• Trecho do documento
◆ ◆ ◆ ◆ ◆ ◆ ◆

Mas quem tem o péssimo hábito de acompanhar os processos contra os clubes, sabe que a partilha de direitos é uma zona sem fim. O Fluminense tem até um caso pitoresco, numa dessas vendas que foram efusivamente comemoradas como a maior de todos os tempos, onde o atleta tinha mais de 100% dos direitos partilhados.
A receita a ser informada deveria representar somente o percentual que o clube detém sobre esses direitos, devidamente detalhado em nota explicativa as demais partes, como ocorreram os pagamentos e todo mundo que foi comissionado na transação. É hora de pular para o próximo tópico.
COMISSÕES
Na ótica do vendedor, nos costumamos observar dois tipos frequentes de comissões.
A primeira é de uma inifinidade de agentes que se envolve diretamente na carreira e na transaçào da atleta. A segunda é uma tal de comissão excluvisa, onde alguém detém um direito sobre a venda futura do atleta pelos mais variáveis motivos. Via de regra, esse valor é devido na aquisição do jogador ou para tentar acomodar as recorrentes dívidas que os clubes formam com meio mundo.

◆ ◆ ◆ ◆ ◆ ◆ ◆

• Dados apresentados

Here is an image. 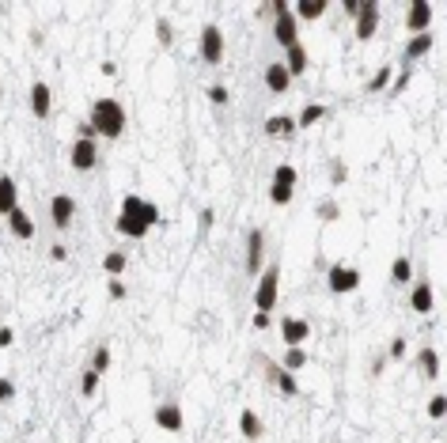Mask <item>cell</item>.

◆ ◆ ◆ ◆ ◆ ◆ ◆

• Solicitação 1
Reproduza do texto sobre vendas de jogadores a passagem que começa nas palavras "A receita a" e termina depois de "o próximo tópico.".
• Solicitação 2
Condense em uma única frase o parágrafo do texto sobre vendas de jogadores que começa com "A receita a ser informada", mantendo suas informações principais.
As linhas não entram neste exercício.

• Resposta final 1
A receita a ser informada deveria representar somente o percentual que o clube detém sobre esses direitos, devidamente detalhado em nota explicativa as demais partes, como ocorreram os pagamentos e todo mundo que foi comissionado na transação. É hora de pular para o próximo tópico.

• Resposta final 2
A receita informada deveria corresponder apenas ao percentual dos direitos que pertence ao clube, com uma nota explicativa detalhando as demais partes, a forma dos pagamentos e todos os comissionados na transação.